TASK DIRECTIONS | Find each line in the records below that contains the word "fairing" and copy it out. Case counts.

** begin DATA PROVIDED **

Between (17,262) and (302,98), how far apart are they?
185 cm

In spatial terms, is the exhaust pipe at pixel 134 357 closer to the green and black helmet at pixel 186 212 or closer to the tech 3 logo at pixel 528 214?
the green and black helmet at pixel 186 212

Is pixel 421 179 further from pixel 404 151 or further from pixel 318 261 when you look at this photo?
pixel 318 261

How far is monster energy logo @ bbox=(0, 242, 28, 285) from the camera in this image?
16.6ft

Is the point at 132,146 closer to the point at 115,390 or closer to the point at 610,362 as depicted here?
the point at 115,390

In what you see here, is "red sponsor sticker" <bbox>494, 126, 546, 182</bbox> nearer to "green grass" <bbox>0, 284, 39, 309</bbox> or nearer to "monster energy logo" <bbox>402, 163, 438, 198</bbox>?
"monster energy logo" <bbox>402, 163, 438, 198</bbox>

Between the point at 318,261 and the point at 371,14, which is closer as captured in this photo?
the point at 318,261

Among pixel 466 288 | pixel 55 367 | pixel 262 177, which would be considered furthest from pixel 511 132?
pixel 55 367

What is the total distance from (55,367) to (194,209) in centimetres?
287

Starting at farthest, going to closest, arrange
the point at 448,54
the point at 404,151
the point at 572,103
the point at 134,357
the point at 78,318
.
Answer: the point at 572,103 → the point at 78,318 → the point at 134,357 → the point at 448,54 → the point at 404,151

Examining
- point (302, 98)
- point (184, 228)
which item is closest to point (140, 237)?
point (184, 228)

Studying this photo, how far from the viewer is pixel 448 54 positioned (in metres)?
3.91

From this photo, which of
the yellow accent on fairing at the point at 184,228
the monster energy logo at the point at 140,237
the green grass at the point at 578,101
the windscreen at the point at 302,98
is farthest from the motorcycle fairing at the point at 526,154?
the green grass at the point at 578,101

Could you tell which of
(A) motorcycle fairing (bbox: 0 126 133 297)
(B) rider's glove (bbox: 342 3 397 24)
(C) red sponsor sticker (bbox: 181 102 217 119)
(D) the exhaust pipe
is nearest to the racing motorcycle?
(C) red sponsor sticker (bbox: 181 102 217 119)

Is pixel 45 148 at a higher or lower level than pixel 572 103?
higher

** end DATA PROVIDED **
** begin DATA PROVIDED **

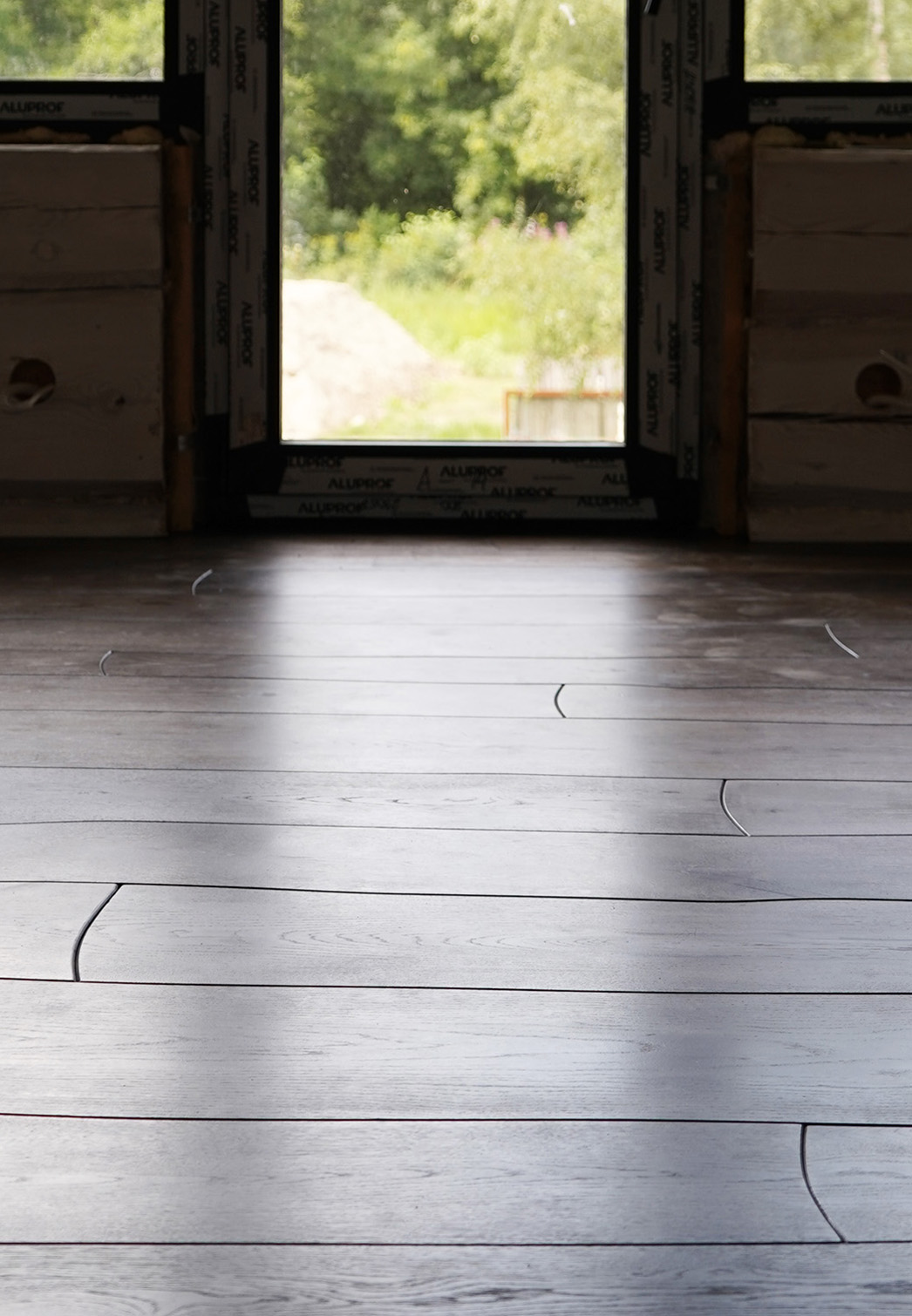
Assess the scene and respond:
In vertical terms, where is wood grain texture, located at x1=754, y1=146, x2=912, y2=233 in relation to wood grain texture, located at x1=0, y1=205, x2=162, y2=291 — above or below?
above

** end DATA PROVIDED **

SOLUTION TO THE EXERCISE |
the yellow accent on fairing at the point at 184,228
is farthest from the motorcycle fairing at the point at 526,154?
(A) motorcycle fairing (bbox: 0 126 133 297)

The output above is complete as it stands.